Being Blonde
In Blonde, author Joyce Carol Oates puts a fictional spin on the complex life of Marilyn Monroe. It has been 38 years since the movie star died, yet she continues to fascinate the public.
It was a particular photograph of the young Norma Jean Baker that inspired Oates to write the book.
"She looked very little like the iconic Marilyn Monroe and didn't have the synthetic blonde hair," explains the author. "She had dark curly hair and a little heart locket. But I was struck by her smile, which was so yearning and girlish and hopeful. And I thought of her, in an odd way, as a quintessentially American girl at her time and place."
In that photo, Oates recognized the kind of girl she grew up with. "I loved those girls, and I've lost them all," she recalls. "Some got married and dropped out.
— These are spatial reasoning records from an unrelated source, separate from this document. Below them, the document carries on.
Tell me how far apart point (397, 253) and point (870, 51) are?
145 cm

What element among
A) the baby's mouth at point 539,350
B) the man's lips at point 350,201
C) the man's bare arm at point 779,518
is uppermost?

They often came from broken homes, had abusive fathers; they needed very much to be loved. And they were all very pretty. They needed their beauty and used it to be loved, to get the love they needed so much. They were desperate to be attractive to boys. I was more introspective and bookish, and I had a stable family."
Monroe's life, she says, is almost like a Cinderella story in reverse because "when she gets what she thinks she wants, it turns out to be something hollow, and she did die prematurely at age 36."
Oates came to identify with Monroe so strongly that she developed psychosomatic symptoms that she never had before. "When I had to write the end of the book, her death from a drug overdose - which I believe was probably accidental - it was unbearable. I couldn't stand to see her die."
By writing about Monroe in a fictional mode, Oates says she intended to give her subject "a poetic spiritual life."
There is much to learn even from her fictional inner voice, Oates explains, because she represents "the natural actor or the artist who wants desperately to create something that she can leave behind and be proud of."
Oates says that Monroe was very much an actress.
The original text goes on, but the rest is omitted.